TESTO FORNITO:
===
Arthuan Rebis, l’Arpa e la Terra di Mezzo

«Se in sogno o no non lo sapeva, Frodo sentì un canto soave nella testa: una canzone che sembrava giungere come una fioca luce dietro una grigia cortina di pioggia e diventare poi sempre più forte, in modo da trasformare tutto quel velame in vetro e argento finché, quando fu riavvolto, una campagna verdeggiante si schiuse in lontananza innanzi a lui sotto una repentina aurora.»
(J.R.R. Tolkien, Il Signore degli Anelli)

La musica di Arthuan Rebis è come il sogno ricorrente di Frodo: apre il velo su un altrove. Con grazia ed energia. La citazione da Tolkien non è arbitraria perché Arthuan Rebis è stato ospite al primo Tolkien Studies Day di Sarzana il 29-30 luglio 2022. Ha tenuto un emozionante concerto sabato sera, e nel pomeriggio dello stesso giorno ha inaugurato la manifestazione insieme al direttore artistico, Valentino Giannini, con letture dalle opere del professore di Oxford e l’esecuzione con l’arpa celtica di composizioni originali del musicista sulla poesia di Tolkien, è il caso di “Elbereth” cantata in Sindarin, e su altri temi e culture vicini allo scrittore.
Arthuan Rebis è uno straordinario musicista: la qualità creativa, tecnica, e culturale della sua musica è molto alta, ma è altrettanto vero che è una musica dell’anima.
Benché ci siano generi musicali di riferimento (ad esempio, l’ampio spettro del folk moderno), le sue composizioni scaturiscono dalla sua ricerca culturale e spirituale.
Arthuan Rebis è il nome d’arte di Alessandro Arturo Cucurnia, compositore e concertista internazionale, dottore in Musica all’università di Pisa, musicista polistrumentista, tra gli strumenti che suona: arpa celtica, nyckelharpa, esraj, hulusi, bouzouki, chitarra, flauti, cornamuse, percussioni, tastiere e anche la sua stessa voce, che modula nel canto armonico. Dal 2007 gestisce il proprio studio di registrazione.
Arthuan Rebis è anche uno studioso di tradizioni musicali e spirituali d’Oriente e d’Occidente, in particolare sciamanesimo e Buddhismo tibetano (traducendo gli insegnamenti del Lama Lodro Tulku Rinpoche), di miti delle culture antiche europee ed extraeuropee (collabora con il grecista Angelo Tonelli). Sono frutto di questi studi anche la sua attività di operatore sonoro attraverso trattamenti con il letto armonico, e il libro Musica e Sapienza, antiche tradizioni musicali e spiritualità (ed. Agorà&Co, 2013).
===
(Alcune voci)
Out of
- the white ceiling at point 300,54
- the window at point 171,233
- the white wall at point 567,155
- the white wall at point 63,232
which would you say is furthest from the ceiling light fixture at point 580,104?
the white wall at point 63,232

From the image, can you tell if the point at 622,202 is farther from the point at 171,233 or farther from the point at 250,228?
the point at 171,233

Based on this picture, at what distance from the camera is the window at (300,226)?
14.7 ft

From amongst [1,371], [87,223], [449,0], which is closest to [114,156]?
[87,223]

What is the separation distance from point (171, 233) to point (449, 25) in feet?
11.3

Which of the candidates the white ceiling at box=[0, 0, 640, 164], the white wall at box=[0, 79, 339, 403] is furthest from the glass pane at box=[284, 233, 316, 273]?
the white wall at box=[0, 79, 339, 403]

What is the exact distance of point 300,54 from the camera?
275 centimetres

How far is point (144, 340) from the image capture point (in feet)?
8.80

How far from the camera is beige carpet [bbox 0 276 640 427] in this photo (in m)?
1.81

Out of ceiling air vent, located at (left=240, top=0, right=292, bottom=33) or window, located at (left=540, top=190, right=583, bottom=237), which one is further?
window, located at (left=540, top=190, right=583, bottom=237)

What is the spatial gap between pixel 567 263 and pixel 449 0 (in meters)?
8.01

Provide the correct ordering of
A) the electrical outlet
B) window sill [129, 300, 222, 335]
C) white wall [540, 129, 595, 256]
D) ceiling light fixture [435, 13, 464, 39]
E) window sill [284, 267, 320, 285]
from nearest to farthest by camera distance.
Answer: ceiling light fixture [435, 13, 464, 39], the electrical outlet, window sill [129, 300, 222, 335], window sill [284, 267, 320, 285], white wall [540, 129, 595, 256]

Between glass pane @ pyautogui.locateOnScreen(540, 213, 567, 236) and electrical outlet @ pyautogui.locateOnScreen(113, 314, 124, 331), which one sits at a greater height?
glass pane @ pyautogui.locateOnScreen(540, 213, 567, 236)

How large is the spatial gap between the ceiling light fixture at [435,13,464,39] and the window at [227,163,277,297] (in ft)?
===
CONSEGNA A: Per ciascuna affermazione indica se è in accordo con il testo su Arthuan Rebis, rispondendo sì o no e citando le parole decisive: (i) Arthuan Rebis è stato ospite al primo Tolkien Studies Day di Sarzana; (ii) Arthuan Rebis gestisce il proprio studio di registrazione dal 2010; (iii) il libro Musica e Sapienza è uscito nel 2013 per Agorà&Co.
CONSEGNA B: Elenca tutte le persone reali nominate nel testo su Arthuan Rebis, escluso il musicista stesso.
CONSEGNA C: Riprendi il testo su Arthuan Rebis dall'ultima frase riportata e continua a scriverlo.

RISPOSTA ATTESA A:
(i) Sì: «Arthuan Rebis è stato ospite al primo Tolkien Studies Day di Sarzana il 29-30 luglio 2022».
(ii) No: «Dal 2007 gestisce il proprio studio di registrazione».
(iii) Sì: «il libro Musica e Sapienza, antiche tradizioni musicali e spiritualità (ed. Agorà&Co, 2013)».

RISPOSTA ATTESA B:
J.R.R. Tolkien
Valentino Giannini
Lama Lodro Tulku Rinpoche
Angelo Tonelli

RISPOSTA ATTESA C:
Dopo una lunga stagione di concerti in Italia e in Europa, abbiamo l’occasione di intervistare Arthuan Rebis.

L’intervista

Iniziamo proprio da Tolkien. Durante l’inaugurazione del Tolkien Studies Day hai presentato Elbereth, una poesia elfica che si trova nel Signore degli Anelli e parla della dea che accende le stelle. L’hai musicata con l’arpa e la canti nella versione “originale” in Sindarin (quella che Frodo ascolta nella Sala del Fuoco a Rivendell). Vuoi parlarci della tua connessione con Tolkien, come lettore e come artista?
«Ho incoronato “Elbereth” come canzone prosecutrice tra una dozzina di musiche che ho composto per uno spettacolo da me ideato (“L’Arpa e la Terra di Mezzo”). La maggior parte di quei brani sono rimasti confinati in quell’evento, per il quale erano perfetti, ma mi trovo spesso a dover selezionare, perciò a mettere da parte. In questi casi “Il cestino è uno dei miei migliori amici” come mi disse un giorno il grande cantautore Claudio Rocchi.
“Elbereth” è uno di quei pezzi che suono quasi sempre. Quando l’ho musicata ho cercato di raccogliere una devota malinconia, a cavallo tra l’eccitazione dell’incanto e la calma di un respirare profondo, una sorta di celtitudine ancestrale, una saudade elfica. Gli armonici delle corde, assieme al paesaggio sonoro, tentano di rappresentare lo scintillio delle stelle e la loro accensione per mano della più amata tra i Valar, colei che è Semprebianca.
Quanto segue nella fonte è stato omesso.